Quoted text |
========

In FIG. 2B, as the contact hole formation process (S104), an opening 150 to be a contact hole structure for connecting to the device portion in lithography and dry etching processes is formed inside the SiO₂ film 210. The opening 150 can be formed substantially perpendicularly to the surface of the substrate 200 by removing the exposed SiO₂ film 210 by the anisotropic etching method with respect to the substrate 200 where a resist film is formed on the SiO₂ film 210 by undergoing the lithography process such as a resist application process and an exposure process (not shown). For example, the opening 150 may be formed by the reactive ion etching method.

In FIG. 2C, as the Ti film formation process (S106), a Ti film 212 using Ti is formed on inner walls (on sidewalls and at the bottom) of the opening 150 formed by the opening formation process and on the surface of the SiO₂ film 210. The Ti film 212 is formed by depositing a thin film of Ti in a sputtering device using a sputter process, which is a kind of the PVD (physical vapor deposition) method, for example, to a thickness of 20 nm under substrate temperature conditions of 200° C. The deposition method of Ti is not limited to the PVD method and the CVD method may also be used. Particularly when the plasma CVD method is used to provide directivity, the Ti film 212 can be formed thinner on the sidewalls than that formed at the bottom of the opening 150 with the thickness of 20 nm. Accordingly, an increase in plug resistance can be controlled. Then, the Ti film 212 formed at the bottom of the opening 150 to be an adhesion layer reduces and eliminates an oxide film of the substrate 200 formed at the bottom of the opening 150 to form a titanium silicide (TiSi₂) film 214. Accordingly, an ohmic contact can be secured.

In FIG. 2D, as the TiN film formation process (S108), a TIN film 216 to be a barrier metal film is caused to deposit (form) on the inner walls (on the sidewalls and at the bottom) of the opening 150 and on the surface of the substrate 200 where the Ti film 212 is formed by the PVD method such as sputtering, for example, to a thickness of 5 nm under substrate temperature conditions of 400° C. By forming the TiN film 216, reactions between silicon in the semiconductor substrate 200 and a plug metal and between silicon contained in the SiO₂ film 210 to be an inter-level dielectric and the plug metal, and diffusion of the plug metal can be prevented.

FIG. 3A to FIG. 3D are process cross sections showing processes performed corresponding to the flow chart in FIG. 1. FIG. 3A to FIG. 3D show the Al plug film formation process (S110) to the polishing process (S116) in FIG. 1.

In FIG. 3A, as the Al plug film formation process (S110), an Al film 260 to be a first-stage contact plug is caused to deposit (form) inside the opening 150 and on the surface of the substrate 200 where the Ti film 212 and the TiN film 216 are formed by the PVD method such as sputtering to a thickness of, for example, 500 nm so that the whole opening 150 is filled up. The deposition method of Al is not limited to the PVD method and the CVD method may also be used.

In FIG. 3B, as the recess formation process (S112), an upper part of the Al film 260 filled up in the opening 150 is etched to form a recess 152. Here, the Al film 260 can be selectively etched to leave the TiN film 216 below. The recess 152 preferably has a depth of 15 to 50 nm. The anisotropic etching method is suitably applied to remove the Al film 260. Accordingly, the recess 152 can be formed substantially perpendicularly to the surface of the substrate 200. For example, the recess 152 may be formed by the reactive ion etching method. A chlorine based gas may be used as an etching gas. For example, BCl₃ or Cl₂ is suitably used.

========

Entries supplied |
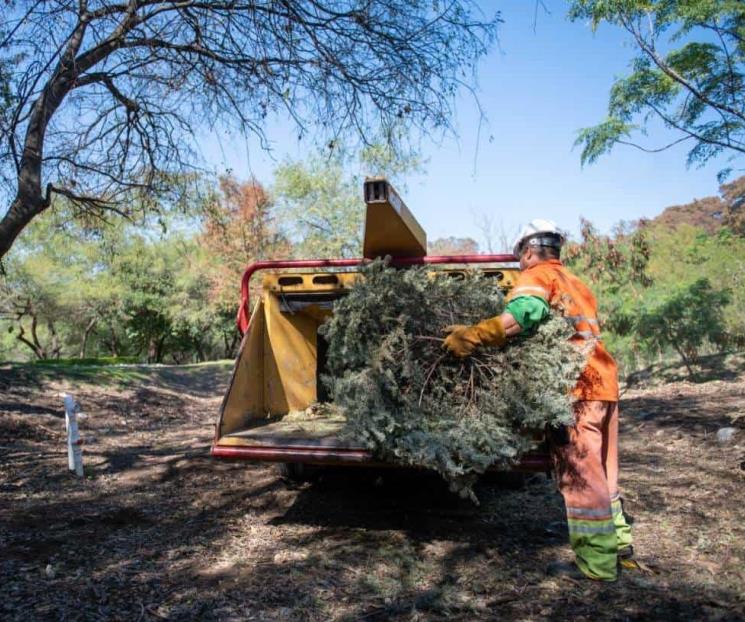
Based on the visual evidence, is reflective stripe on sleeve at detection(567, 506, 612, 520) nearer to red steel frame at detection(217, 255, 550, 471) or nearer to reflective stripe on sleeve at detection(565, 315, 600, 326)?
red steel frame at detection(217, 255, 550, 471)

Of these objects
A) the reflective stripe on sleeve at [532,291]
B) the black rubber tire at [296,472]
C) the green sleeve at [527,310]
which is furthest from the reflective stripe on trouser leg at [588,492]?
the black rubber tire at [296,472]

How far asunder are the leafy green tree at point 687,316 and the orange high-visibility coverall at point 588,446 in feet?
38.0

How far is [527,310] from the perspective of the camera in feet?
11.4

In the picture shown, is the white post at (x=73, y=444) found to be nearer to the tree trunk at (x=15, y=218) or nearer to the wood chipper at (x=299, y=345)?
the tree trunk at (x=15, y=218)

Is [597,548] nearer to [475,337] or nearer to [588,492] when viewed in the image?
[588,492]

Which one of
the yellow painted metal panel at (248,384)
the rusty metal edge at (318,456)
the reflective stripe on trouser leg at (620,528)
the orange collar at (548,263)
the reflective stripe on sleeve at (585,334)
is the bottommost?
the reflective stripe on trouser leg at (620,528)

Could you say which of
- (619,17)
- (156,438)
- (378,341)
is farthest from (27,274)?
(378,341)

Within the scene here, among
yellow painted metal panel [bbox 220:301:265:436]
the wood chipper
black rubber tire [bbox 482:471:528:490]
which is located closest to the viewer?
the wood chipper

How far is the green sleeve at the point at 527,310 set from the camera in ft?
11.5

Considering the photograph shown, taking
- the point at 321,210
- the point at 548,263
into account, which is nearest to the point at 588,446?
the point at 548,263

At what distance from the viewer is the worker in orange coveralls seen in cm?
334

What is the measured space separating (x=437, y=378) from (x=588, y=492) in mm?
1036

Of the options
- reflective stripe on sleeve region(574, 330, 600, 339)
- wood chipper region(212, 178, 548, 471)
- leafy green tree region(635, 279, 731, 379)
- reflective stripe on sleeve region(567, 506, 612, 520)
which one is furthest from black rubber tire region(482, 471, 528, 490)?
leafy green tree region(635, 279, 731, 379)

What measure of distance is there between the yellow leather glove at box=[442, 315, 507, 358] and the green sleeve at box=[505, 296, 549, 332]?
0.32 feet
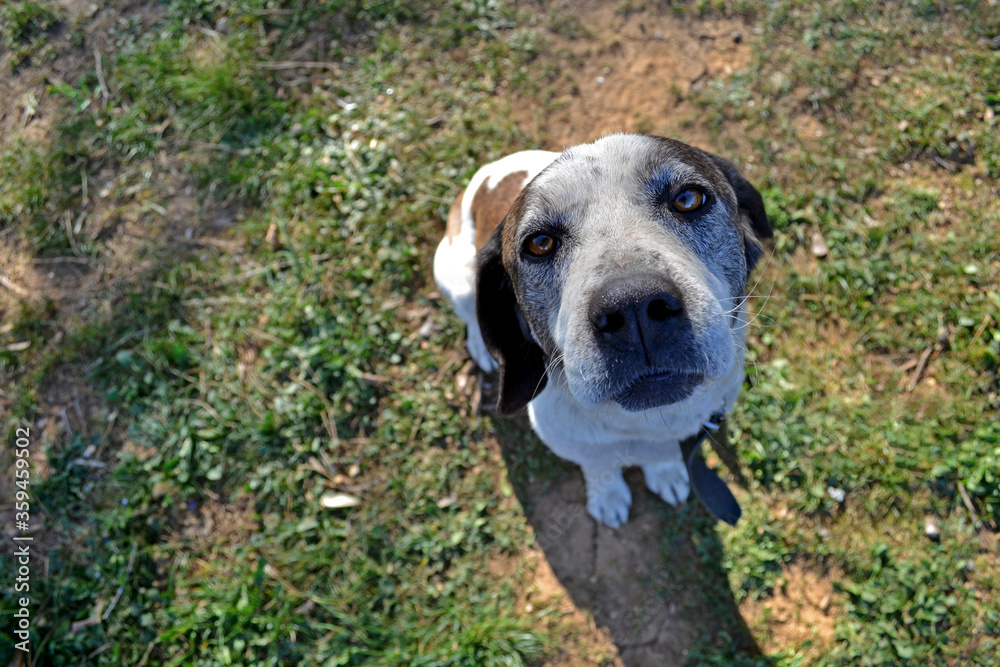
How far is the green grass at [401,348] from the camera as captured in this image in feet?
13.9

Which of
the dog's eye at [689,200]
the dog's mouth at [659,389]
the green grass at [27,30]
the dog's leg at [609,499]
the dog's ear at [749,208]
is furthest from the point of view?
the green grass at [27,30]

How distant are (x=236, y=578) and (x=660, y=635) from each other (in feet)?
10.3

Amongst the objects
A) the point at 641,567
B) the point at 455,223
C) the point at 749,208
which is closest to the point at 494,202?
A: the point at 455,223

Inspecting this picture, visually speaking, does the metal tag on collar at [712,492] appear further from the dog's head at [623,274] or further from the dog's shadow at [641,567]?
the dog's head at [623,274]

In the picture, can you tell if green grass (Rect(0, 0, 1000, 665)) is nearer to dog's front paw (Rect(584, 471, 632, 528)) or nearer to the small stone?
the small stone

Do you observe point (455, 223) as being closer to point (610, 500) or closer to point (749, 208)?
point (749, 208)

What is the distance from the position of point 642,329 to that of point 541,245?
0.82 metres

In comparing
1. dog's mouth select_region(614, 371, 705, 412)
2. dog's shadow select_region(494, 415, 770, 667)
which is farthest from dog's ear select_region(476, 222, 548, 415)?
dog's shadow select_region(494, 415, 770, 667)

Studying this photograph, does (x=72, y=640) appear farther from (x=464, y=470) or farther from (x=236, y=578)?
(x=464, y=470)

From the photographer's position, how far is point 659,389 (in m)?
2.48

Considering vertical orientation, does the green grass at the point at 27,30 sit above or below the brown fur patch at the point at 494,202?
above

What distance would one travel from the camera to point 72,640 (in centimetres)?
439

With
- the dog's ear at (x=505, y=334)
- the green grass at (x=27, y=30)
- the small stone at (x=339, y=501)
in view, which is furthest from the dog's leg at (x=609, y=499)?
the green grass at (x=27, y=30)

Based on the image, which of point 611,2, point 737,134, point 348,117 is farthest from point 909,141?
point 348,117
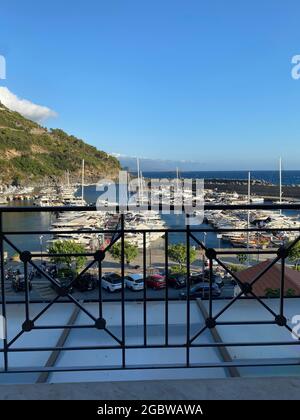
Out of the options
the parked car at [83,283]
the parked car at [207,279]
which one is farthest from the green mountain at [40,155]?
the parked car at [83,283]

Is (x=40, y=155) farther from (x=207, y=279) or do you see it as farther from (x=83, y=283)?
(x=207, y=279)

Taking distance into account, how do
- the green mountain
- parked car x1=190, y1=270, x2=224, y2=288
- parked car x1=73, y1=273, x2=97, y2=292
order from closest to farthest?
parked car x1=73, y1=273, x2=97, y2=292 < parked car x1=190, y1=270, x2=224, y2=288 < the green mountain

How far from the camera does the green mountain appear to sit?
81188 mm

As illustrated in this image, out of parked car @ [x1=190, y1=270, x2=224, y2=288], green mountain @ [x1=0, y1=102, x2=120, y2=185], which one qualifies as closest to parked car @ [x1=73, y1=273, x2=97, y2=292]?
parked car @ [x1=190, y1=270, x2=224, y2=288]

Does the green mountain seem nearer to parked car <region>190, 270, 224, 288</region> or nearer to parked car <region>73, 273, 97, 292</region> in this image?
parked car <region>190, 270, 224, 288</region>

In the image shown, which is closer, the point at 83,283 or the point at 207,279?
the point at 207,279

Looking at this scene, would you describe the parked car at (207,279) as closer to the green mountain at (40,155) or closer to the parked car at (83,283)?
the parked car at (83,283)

========

Tasks to complete |
#1 Reproduce the part of the passage on contact plug formation starting with "In FIG. 2B, as" and going on through "150 may be formed by the reactive ion etching method.".
#2 Carry on the passage on contact plug formation from its last sentence.

Results of the tasks |
#1
In FIG. 2B, as the contact hole formation process (S104), an opening 150 to be a contact hole structure for connecting to the device portion in lithography and dry etching processes is formed inside the SiO₂ film 210. The opening 150 can be formed substantially perpendicularly to the surface of the substrate 200 by removing the exposed SiO₂ film 210 by the anisotropic etching method with respect to the substrate 200 where a resist film is formed on the SiO₂ film 210 by undergoing the lithography process such as a resist application process and an exposure process (not shown). For example, the opening 150 may be formed by the reactive ion etching method.

#2
In FIG. 3C, as the refractory metal plug film formation process (S114), a refractory metal material film is caused to deposit inside the recess 152 formed by etching the upper part of the Al film 260. A refractory metal film 262 to be a second-stage contact plug is caused to deposit (form) inside the recess 152 and on the surface of the substrate 200 by the CVD method to a thickness of, for example, 500 nm so that the whole recess 152 is filled up. The deposition method of the refractory metal film 262 is not limited to the CVD method and the PVD method may also be used. At least one of tungsten (W), tungsten nitride (WN), Ti, TiN, tantalum (Ta), tantalum nitride (TaN), and cobalt (Co) can be used as a material of the refractory metal film 262. It is desirable that the foundation layer be a metal film when the refractory metal film 262 such as the above metals is caused to deposit. Here, however, when the recess 152 described above is formed, etching is performed so that the TiN film 216 is left to eliminate the need to newly form a metal film and therefore, the TiN film 216 can be used as it is. Thus, the number of processes can be reduced therefor.

In FIG. 3D, as the polishing process (S116), the surface of the substrate 200 is polished by the CMP method to remove by polishing the refractory metal film 262, the TiN film 216, and the Ti film 212 deposited on the surface excluding the opening. As a result, planarization as shown in FIG. 3D can be accomplished.

FIG. 4A to FIG. 4C are process cross sections showing processes performed corresponding to the flow chart in FIG. 1. FIG. 4A to FIG. 4C show the low-k film formation process (S118) to the trench formation process (S122).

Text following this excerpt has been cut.